NVIDIA / NeMo-Curator

Scalable data pre processing and curation toolkit for LLMs
Apache License 2.0
567 stars 77 forks source link

removing fuzzy duplicates bug in single node tutorial #210

Closed yyu22 closed 1 month ago

yyu22 commented 2 months ago

Describe the bug In single_gpu_tutorial.ipynb, the code for removing fuzzy duplicates is not removing the duplicates.

Steps/Code to reproduce bug

code block 84 and 85 in single_gpu_tutorial.ipynb:

#Loads result from fuzzy dedup wrapper
fuzzy_duplicates = pd.read_parquet(fuzzy_dedup_output_dir)

#Generate list of near duplicate document ID
fuzzy_docs_to_remove = fuzzy_duplicates.drop_duplicates(subset=['group'], keep='first')

#Remove near duplicates
result = result[~result[input_id_field].isin(fuzzy_docs_to_remove[input_id_field])]
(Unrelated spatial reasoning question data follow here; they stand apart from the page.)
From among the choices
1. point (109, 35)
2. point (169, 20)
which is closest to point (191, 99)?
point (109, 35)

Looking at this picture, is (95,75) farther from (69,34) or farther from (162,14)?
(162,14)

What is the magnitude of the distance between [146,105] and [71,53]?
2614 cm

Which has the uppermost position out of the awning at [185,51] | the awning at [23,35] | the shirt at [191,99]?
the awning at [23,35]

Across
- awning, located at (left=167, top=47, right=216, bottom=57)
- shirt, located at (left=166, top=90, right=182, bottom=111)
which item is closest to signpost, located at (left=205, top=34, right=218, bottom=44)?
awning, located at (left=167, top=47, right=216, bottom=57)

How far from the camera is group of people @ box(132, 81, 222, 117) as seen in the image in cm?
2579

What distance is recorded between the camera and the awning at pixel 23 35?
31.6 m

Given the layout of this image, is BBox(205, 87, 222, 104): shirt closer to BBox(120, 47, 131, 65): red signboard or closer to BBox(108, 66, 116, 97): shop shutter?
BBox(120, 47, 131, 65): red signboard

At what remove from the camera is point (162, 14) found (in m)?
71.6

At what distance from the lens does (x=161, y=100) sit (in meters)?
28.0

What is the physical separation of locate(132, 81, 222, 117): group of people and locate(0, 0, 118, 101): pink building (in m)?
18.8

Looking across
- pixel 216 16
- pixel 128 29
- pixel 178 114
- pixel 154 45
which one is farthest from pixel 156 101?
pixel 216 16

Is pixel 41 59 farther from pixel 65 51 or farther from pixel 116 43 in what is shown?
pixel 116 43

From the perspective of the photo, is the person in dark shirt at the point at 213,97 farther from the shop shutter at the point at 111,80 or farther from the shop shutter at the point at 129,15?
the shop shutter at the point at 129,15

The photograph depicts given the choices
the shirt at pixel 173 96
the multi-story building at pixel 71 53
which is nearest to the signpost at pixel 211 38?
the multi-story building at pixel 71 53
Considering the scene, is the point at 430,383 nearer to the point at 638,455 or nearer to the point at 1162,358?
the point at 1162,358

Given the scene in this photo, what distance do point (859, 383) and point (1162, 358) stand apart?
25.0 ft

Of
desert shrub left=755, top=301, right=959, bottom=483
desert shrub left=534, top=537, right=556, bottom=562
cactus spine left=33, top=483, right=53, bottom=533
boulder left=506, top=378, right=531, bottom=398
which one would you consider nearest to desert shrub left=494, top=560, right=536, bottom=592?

fuzzy_duplicates.drop_duplicates(subset=['group'], keep='first') is dropping the duplicates except the first occurrence of duplicates in each group. So later in result[~result[input_id_field].isin(fuzzy_docs_to_remove[input_id_field])], the duplicated documents are not being removed. only the first occurrence of duplicates in each group is removed.

Expected behavior

fuzzy_docs_to_remove should retain the duplicates not the first occurrence of duplicates:

fuzzy_duplicates = fuzzy_duplicates[fuzzy_duplicates.duplicated(subset=['group'], keep='first')]

arhamm1 commented 1 month ago

@nicoleeeluo Can you help triage this?